Work item A: Where is the quantum processor described in the passage on IBM's cloud quantum computing platform housed?
Work item B: From the passage on IBM's cloud quantum computing platform, extract everything from "The cloud-enabled quantum" down to "with quantum computing.", word for word.
Work item C: Continue the passage on IBM's cloud quantum computing platform from where it stops.

Extract to read below:

IBM scientists have built a quantum processor that users can access through a first-of-a-kind quantum computing platform delivered via the IBM Cloud onto any desktop or mobile device. IBM believes quantum computing is the future of computing and has the potential to solve certain problems that are impossible to solve on today’s supercomputers.

The cloud-enabled quantum computing platform, called IBM Quantum Experience, will allow users to run algorithms and experiments on IBM’s quantum processor, work with the individual quantum bits (qubits), and explore tutorials and simulations around what might be possible with quantum computing.

The quantum processor is composed of five superconducting qubits and is housed at the IBM T.J. Watson Research Center in New York. The five-qubit processor represents the latest advancement in IBM’s quantum architecture that can scale to larger quantum systems. It is the leading approach towards building a universal quantum computer.

A universal quantum computer can be programmed to perform any computing task and will be exponentially faster than classical computers for a number of important applications for science and business.

A universal quantum computer does not exist today, but IBM envisions medium-sized quantum processors of 50-100 qubits to be possible in the next decade. With a quantum computer built of just 50 qubits, none of today’s TOP500 supercomputers could successfully emulate it, reflecting the tremendous potential of this technology. The community of quantum computer scientists and theorists is working to harness this power, and applications in optimization and chemistry will likely be the first to demonstrate quantum speed-up.

End of Extract to read.
Material shown below:

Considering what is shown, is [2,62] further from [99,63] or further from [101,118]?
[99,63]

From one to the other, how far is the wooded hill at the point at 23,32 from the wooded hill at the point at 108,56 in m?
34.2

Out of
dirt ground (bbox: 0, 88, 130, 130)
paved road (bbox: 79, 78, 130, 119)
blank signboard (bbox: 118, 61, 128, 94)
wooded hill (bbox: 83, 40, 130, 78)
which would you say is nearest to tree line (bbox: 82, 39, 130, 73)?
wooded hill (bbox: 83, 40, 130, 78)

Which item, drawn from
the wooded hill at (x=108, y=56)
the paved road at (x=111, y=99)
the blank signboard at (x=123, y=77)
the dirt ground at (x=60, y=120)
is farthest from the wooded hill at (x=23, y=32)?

End of Material shown.

Answer A: It is housed at the IBM T.J. Watson Research Center in New York.

Answer B:
The cloud-enabled quantum computing platform, called IBM Quantum Experience, will allow users to run algorithms and experiments on IBM’s quantum processor, work with the individual quantum bits (qubits), and explore tutorials and simulations around what might be possible with quantum computing.

Answer C:
“Quantum computers are very different from today’s computers, not only in what they look like and are made of, but more importantly in what they can do. Quantum computing is becoming a reality and it will extend computation far beyond what is imaginable with today’s computers,” said Arvind Krishna, senior vice president and director, IBM Research. “This moment represents the birth of quantum cloud computing. By giving hands-on access to IBM’s experimental quantum systems, the IBM Quantum Experience will make it easier for researchers and the scientific community to accelerate innovations in the quantum field, and help discover new applications for this technology.”

With Moore’s Law running out of steam, quantum computing will be among the technologies that could usher in a new era of innovation across industries. This leap forward in computing could lead to the discovery of new pharmaceutical drugs and completely safeguard cloud computing systems. It could also unlock new facets of artificial intelligence (which could lead to future, more powerful Watson technologies), develop new materials science to transform industries, and search large volumes of big data.

IBM Quantum Experience

Quantum information is very fragile and needs to be protected from any errors that can result from heat and electromagnetic radiation. Signals are sent in and out of a cryogenic dilution refrigerator to measure operations on the quantum processor.

The IBM team has made a number of robust engineering advances both at the device level and in the electronic controls to give IBM Quantum Experience users unprecedented and reliably high-quality performance in this five-qubit processor.

Coupled with software expertise from the IBM Research ecosystem, the team has built a dynamic user interface on the IBM Cloud platform that allows users to easily connect to the quantum hardware via the cloud. The team sees the introduction to the public of this complete quantum computing framework as just the start of a new user community, which embraces the quantum world and how it works.

In the future, users will have the opportunity to contribute and review their results in the community hosted on the IBM Quantum Experience and IBM scientists will be directly engaged to offer more research and insights on new advances. IBM plans to add more qubits and different processor arrangements to the IBM Quantum Experience over time, so users can expand their experiments and help uncover new applications for the technology.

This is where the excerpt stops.